Anderson tem um minor em Publicidade, um BFA em Digital Arts, e estudou na Dodge College of Film and Media Arts. Foi aquando da realização da sua tese, pela Dodge, que Jack resolveu compor o pequeno filme que já tantos prémios e reconhecimento lhe valeu.

Num primeiro ponto parece-nos impossível dissociar o trabalho de Anderson do filme da Pixar Wall-E. Mas, em boa verdade, a semelhança só é aceitável quando se olha para os protagonistas, ambos robots, e para o seu ar estupidamente fofo. O trabalho do estudante é, de resto, em tudo diferente da longa-metragem de animação: na história, na visão e na mensagem.
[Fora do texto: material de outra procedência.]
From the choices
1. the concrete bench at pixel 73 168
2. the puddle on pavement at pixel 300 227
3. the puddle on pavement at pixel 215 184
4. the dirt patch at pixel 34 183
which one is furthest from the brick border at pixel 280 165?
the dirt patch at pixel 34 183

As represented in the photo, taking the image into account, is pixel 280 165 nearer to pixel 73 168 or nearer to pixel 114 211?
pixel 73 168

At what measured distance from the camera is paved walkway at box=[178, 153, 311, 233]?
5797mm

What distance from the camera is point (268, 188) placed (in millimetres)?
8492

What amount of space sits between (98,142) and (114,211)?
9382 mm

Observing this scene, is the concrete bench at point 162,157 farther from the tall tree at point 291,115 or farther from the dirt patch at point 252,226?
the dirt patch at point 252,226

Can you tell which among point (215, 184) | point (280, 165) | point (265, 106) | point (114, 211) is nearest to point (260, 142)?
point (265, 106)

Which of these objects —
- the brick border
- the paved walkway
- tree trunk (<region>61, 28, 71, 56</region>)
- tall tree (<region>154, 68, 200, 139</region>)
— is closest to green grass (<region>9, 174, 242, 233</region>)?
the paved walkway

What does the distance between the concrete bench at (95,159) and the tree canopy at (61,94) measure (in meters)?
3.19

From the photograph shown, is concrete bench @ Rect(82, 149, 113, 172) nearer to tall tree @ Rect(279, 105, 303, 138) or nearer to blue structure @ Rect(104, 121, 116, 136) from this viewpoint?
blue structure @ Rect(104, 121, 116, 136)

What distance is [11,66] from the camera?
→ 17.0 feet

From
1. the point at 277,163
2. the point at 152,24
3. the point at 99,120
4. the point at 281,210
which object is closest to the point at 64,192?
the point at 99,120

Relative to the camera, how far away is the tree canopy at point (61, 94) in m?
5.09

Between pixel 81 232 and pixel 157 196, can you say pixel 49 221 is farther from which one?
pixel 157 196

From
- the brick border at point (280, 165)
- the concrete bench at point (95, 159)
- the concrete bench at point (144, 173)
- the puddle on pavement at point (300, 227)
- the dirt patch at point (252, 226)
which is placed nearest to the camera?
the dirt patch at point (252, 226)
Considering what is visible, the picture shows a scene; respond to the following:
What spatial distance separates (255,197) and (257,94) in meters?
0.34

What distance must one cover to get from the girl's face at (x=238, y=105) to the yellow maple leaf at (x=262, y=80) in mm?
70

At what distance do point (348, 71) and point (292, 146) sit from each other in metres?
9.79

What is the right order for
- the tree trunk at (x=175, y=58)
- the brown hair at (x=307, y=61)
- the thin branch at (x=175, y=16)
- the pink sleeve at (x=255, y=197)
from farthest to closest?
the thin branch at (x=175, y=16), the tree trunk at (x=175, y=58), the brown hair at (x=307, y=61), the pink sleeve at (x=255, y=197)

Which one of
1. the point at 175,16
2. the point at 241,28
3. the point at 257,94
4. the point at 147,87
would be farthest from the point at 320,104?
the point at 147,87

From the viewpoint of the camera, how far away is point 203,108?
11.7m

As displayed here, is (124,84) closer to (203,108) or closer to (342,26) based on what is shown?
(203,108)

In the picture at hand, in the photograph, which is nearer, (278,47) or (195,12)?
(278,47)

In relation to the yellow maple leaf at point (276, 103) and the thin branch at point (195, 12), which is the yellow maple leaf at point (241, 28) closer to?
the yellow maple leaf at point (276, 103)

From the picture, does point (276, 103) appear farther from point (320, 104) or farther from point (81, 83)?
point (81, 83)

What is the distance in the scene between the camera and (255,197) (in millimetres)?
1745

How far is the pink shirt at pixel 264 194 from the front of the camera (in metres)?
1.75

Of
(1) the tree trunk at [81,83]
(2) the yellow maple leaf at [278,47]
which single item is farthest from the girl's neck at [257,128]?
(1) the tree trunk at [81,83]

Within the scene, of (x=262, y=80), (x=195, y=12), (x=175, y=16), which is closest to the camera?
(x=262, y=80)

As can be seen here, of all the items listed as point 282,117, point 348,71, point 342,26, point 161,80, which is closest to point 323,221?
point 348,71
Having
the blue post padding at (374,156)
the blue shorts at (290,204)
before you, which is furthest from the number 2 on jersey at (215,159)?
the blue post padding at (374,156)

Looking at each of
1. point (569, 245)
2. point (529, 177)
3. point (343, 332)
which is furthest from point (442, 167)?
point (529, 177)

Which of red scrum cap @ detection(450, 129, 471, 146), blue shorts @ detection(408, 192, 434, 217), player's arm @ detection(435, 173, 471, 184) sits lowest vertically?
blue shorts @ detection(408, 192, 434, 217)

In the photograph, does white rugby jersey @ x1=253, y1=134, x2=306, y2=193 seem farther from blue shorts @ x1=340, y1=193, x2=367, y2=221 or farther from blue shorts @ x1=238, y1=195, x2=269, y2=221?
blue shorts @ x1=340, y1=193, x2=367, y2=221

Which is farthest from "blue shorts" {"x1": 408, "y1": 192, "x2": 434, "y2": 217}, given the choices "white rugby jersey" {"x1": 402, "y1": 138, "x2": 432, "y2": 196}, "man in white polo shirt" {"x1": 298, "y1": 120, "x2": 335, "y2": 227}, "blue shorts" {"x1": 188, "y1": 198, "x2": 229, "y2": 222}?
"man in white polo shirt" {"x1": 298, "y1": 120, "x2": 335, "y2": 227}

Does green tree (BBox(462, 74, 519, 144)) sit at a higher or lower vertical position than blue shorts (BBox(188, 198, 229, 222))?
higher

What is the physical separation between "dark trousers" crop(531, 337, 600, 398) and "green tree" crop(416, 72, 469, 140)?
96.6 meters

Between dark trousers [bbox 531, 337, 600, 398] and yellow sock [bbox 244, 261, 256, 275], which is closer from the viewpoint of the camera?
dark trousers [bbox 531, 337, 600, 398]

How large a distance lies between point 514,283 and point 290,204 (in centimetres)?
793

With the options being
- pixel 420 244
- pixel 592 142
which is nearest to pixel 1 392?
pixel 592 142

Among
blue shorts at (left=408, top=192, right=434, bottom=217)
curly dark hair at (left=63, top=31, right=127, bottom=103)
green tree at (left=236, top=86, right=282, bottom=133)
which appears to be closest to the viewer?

A ideia para o filme surgiu de uma pergunta: o que aconteceria se duas criaturas somente lógicas tivessem de tomar decisões cada vez mais humanas?. O filme conta, então, a história do protagonista, um robot solitário que acaba por encontrar um outro robot do qual não fica imediatamente amigo. De resto, é mesmo melhor ver o filme que vale a pena pela imagem, história e todo o desenvolvimento.

“Wide Cutters” é o resultado de um trabalho incansável de Anderson, possível depois de imensas horas de trabalho mas que, com certeza, valeram muito a pena. É também um alerta aos perigos da exportação do capitalismo para Espaço, conforme nota Brian Merchant no site Motherboard.